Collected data
· · · · · · ·

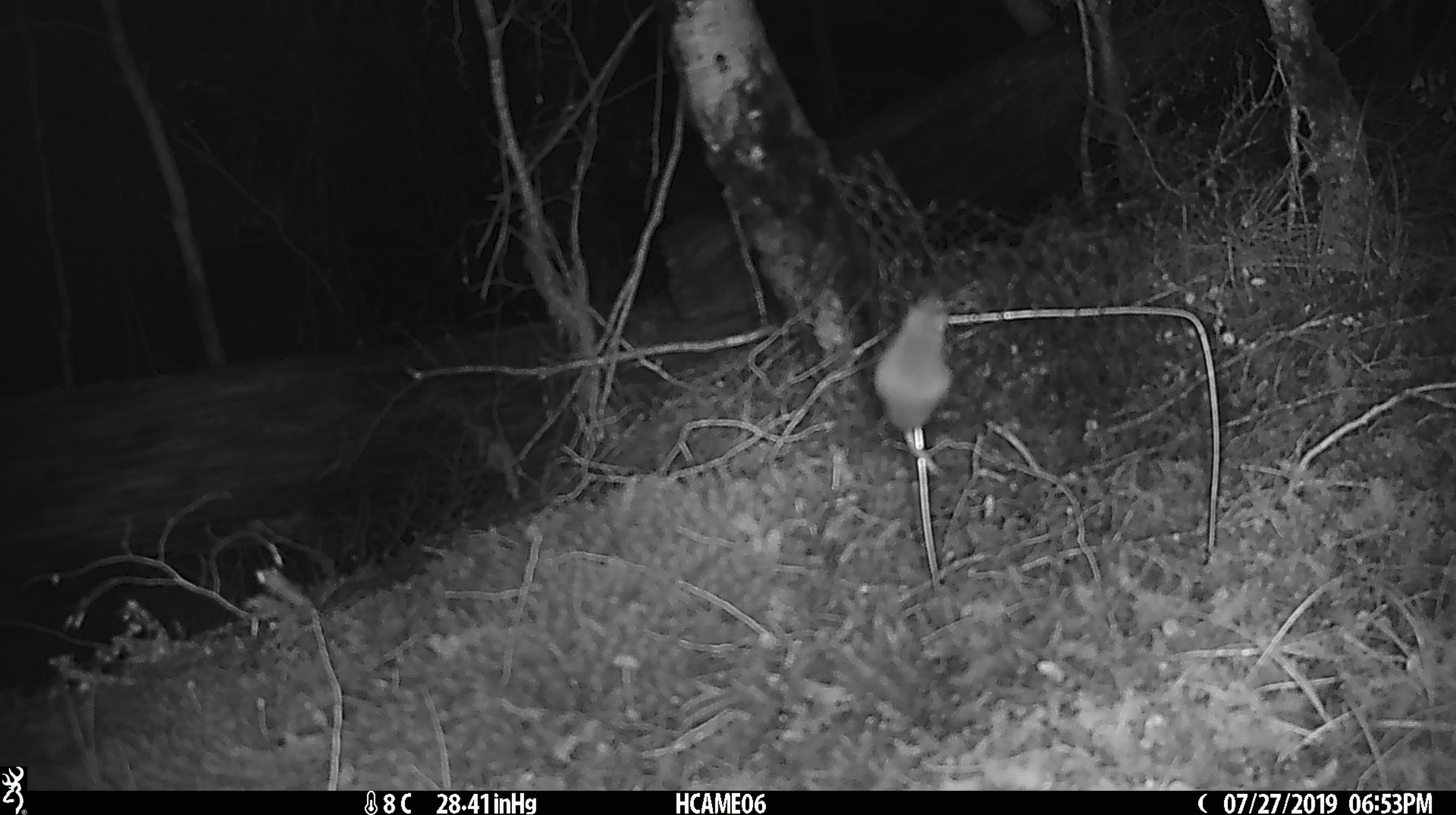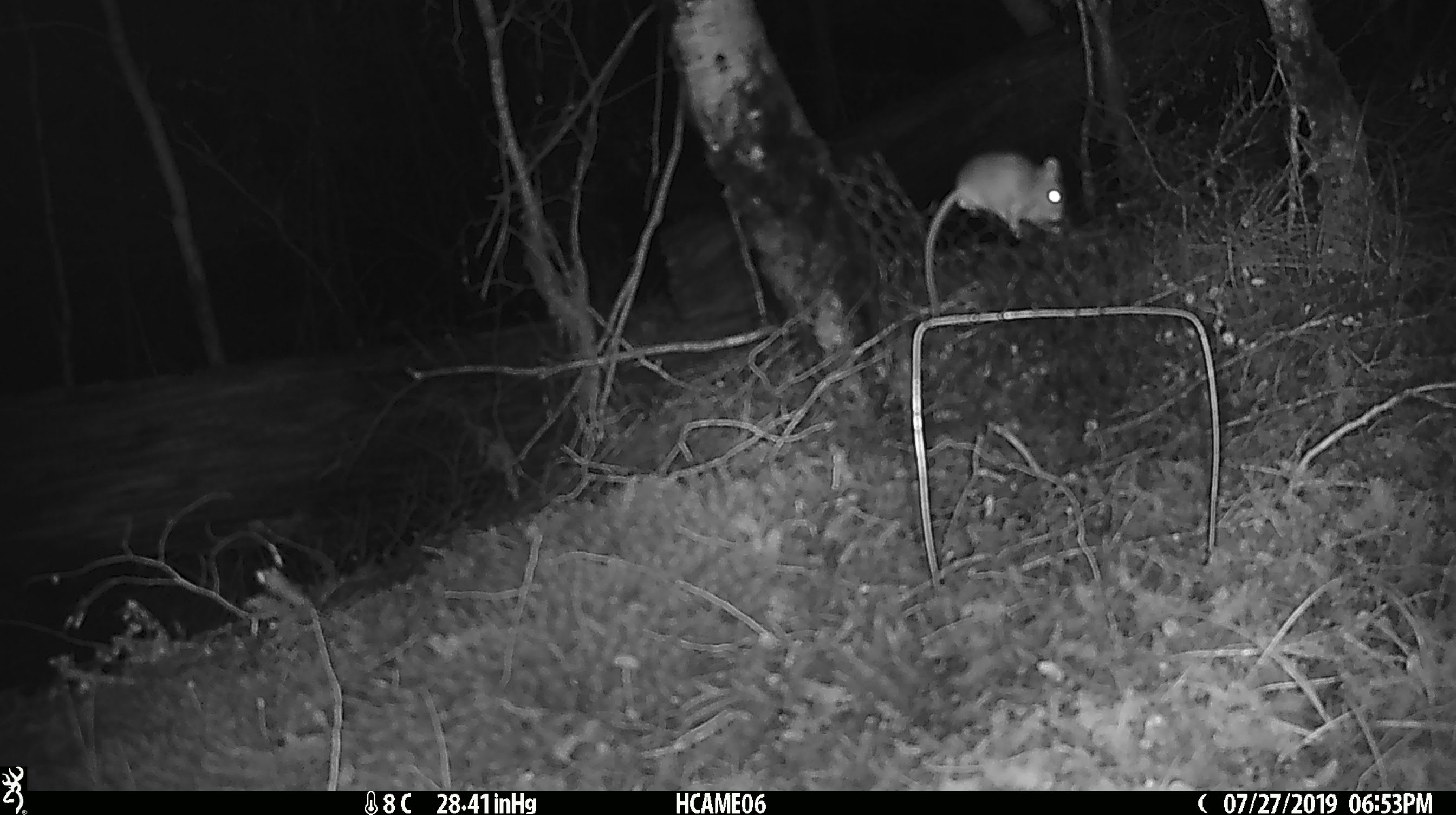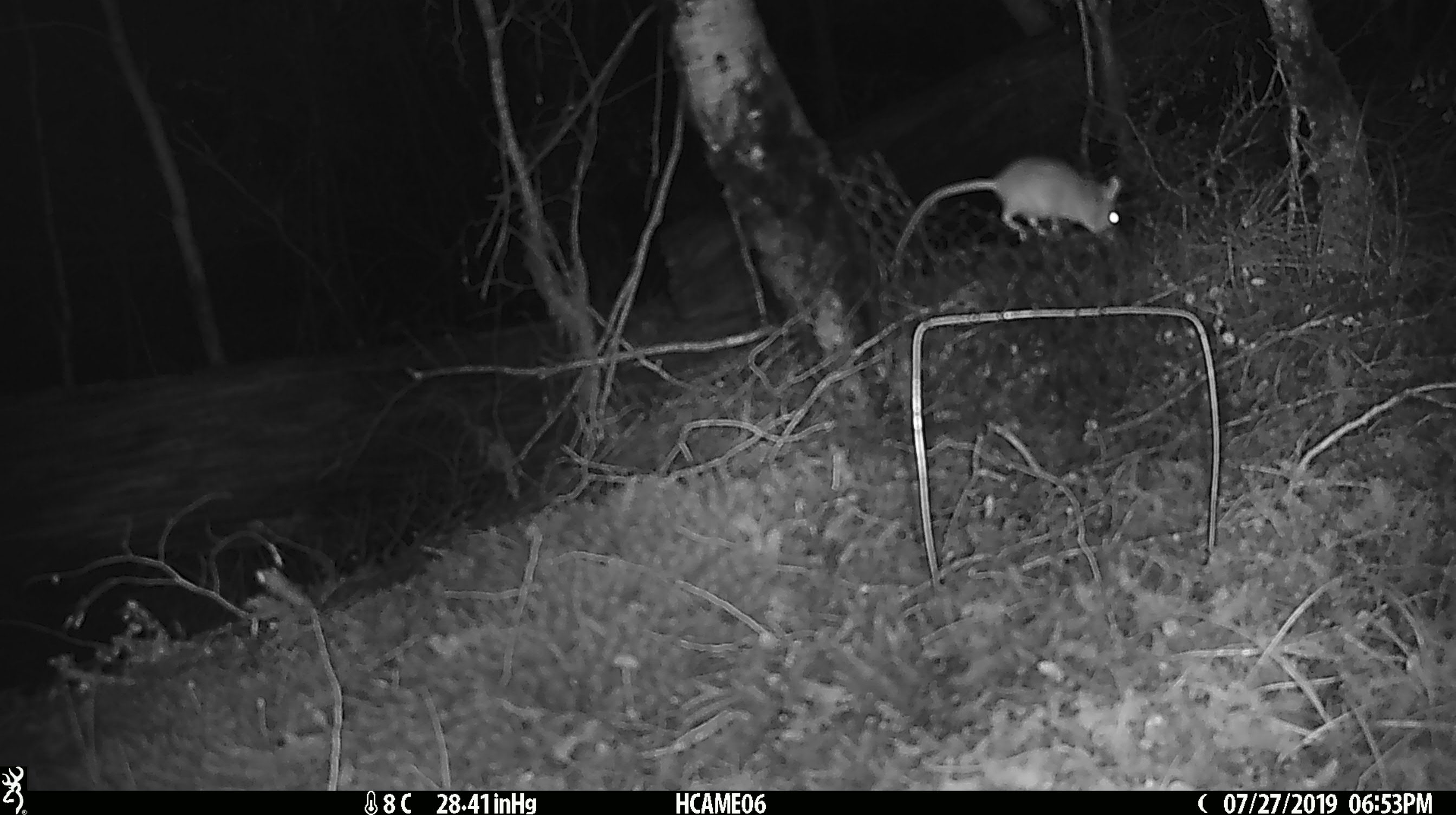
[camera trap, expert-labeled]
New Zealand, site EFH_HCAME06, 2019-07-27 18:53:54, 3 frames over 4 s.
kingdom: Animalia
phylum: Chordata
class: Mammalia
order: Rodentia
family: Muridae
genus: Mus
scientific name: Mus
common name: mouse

· · · · · · ·

**YOUR INSTRUCTIONS:**
Exactly the lines from the one containing "order: Rodentia" through the end of the records above are to be printed, and no others.

**RESULT BELOW:**
order: Rodentia
family: Muridae
genus: Mus
scientific name: Mus
common name: mouse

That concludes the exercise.